Hello,
The JavaFX compiler team did a lot of good work, and it would be a
shame to see it go to waste. So thanks for starting this project.
I can't speak publicly about JavaFX 2.0 or other Oracle internal
projects, so until such are publicly released, for the sake of
discussion here, I'll have to pretend they don't exist.
Although there are many things that could be improved, from my
observations of the presidio compiler from which I assume this project
forked, the most significant problem imo is the incomplete design/
implementation of lazy binding.
Lazy evaluation of binding is a strategy to avoid exponential
recomputation costs.
The basic idea is pretty simple. namely that when an update to a
variable is performed, dependent bound variables are not immediately
recomputed, but rather, such variables are transitively marked
(potentially) invalid. It is only when such invalidated variables are
subsequently read, that their bindings _may_ be evaluated, namely if
and only if the inputs to the variable's binding expression have
changed.
Although, the presidio compiler does contain most of the
infrastructure to perform lazy binding, it currently fails in (at
least) several important cases, namely sequence variables, and
function calls.
In addition, the current design dictates that triggers are called
eagerly (from the update site), and thus forces eager evaluation of
bindings they depend on.
AFAICT the current compiler design visits the variable dependency
graph in two passes on each update.
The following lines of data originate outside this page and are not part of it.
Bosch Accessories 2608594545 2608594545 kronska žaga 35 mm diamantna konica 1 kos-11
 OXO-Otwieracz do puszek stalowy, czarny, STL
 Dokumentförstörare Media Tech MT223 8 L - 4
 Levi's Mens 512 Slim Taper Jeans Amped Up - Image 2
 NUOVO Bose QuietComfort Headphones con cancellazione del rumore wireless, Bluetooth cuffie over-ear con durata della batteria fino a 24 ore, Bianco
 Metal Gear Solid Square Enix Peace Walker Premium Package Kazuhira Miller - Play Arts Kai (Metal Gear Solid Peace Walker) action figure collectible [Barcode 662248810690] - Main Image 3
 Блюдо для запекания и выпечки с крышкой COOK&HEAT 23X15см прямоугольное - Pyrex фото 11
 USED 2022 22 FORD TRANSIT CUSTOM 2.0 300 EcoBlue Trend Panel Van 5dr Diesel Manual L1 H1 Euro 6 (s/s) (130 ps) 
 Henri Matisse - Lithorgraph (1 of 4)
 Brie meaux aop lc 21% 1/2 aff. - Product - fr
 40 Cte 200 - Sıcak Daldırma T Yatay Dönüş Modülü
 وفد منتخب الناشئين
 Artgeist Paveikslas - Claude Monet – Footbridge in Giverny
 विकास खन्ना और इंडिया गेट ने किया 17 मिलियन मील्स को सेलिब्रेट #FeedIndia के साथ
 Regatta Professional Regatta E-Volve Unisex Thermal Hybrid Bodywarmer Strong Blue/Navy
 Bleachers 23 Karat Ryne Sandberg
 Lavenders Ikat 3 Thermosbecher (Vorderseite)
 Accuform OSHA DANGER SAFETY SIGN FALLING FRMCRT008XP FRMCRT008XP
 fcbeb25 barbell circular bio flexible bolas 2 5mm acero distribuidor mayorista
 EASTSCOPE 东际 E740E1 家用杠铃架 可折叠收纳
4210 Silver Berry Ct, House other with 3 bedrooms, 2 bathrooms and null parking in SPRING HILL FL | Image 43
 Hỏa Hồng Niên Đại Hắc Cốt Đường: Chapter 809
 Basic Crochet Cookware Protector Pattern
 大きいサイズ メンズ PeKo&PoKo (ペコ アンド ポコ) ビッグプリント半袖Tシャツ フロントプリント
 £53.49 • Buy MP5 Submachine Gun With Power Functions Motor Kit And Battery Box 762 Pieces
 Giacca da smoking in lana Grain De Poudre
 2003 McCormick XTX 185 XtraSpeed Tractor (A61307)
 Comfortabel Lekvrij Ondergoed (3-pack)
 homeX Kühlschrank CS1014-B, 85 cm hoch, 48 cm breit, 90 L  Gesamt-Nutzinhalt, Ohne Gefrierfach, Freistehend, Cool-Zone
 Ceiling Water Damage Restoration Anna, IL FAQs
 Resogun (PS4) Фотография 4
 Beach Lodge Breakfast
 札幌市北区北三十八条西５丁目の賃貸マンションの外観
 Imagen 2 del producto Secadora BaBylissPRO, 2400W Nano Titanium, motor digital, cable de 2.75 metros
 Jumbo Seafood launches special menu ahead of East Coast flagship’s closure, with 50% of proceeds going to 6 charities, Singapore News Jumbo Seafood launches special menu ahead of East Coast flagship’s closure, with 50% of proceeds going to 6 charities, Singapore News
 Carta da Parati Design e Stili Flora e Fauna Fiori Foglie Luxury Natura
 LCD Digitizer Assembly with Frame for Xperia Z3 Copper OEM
The first pass performs
invalidation, the second pass is to execute triggers. Having two
passes is inefficient.
I believe these issues primarily stem from the compiler team's
attempts to optimize sequence slice triggers - but given the
prohibitive cost of eager binding in the presence triggers, such would
be to be avoided in the first place.
Lazy sequence triggers are conceptually possible, but would have their
own costs, namely application of Myers algorithm to compute the deltas
to feed the trigger.
The first step imo is to ensure the invalidation pass operates
correctly in the absence of triggers, and secondly to examine the
trade-offs of lazy and eager triggers.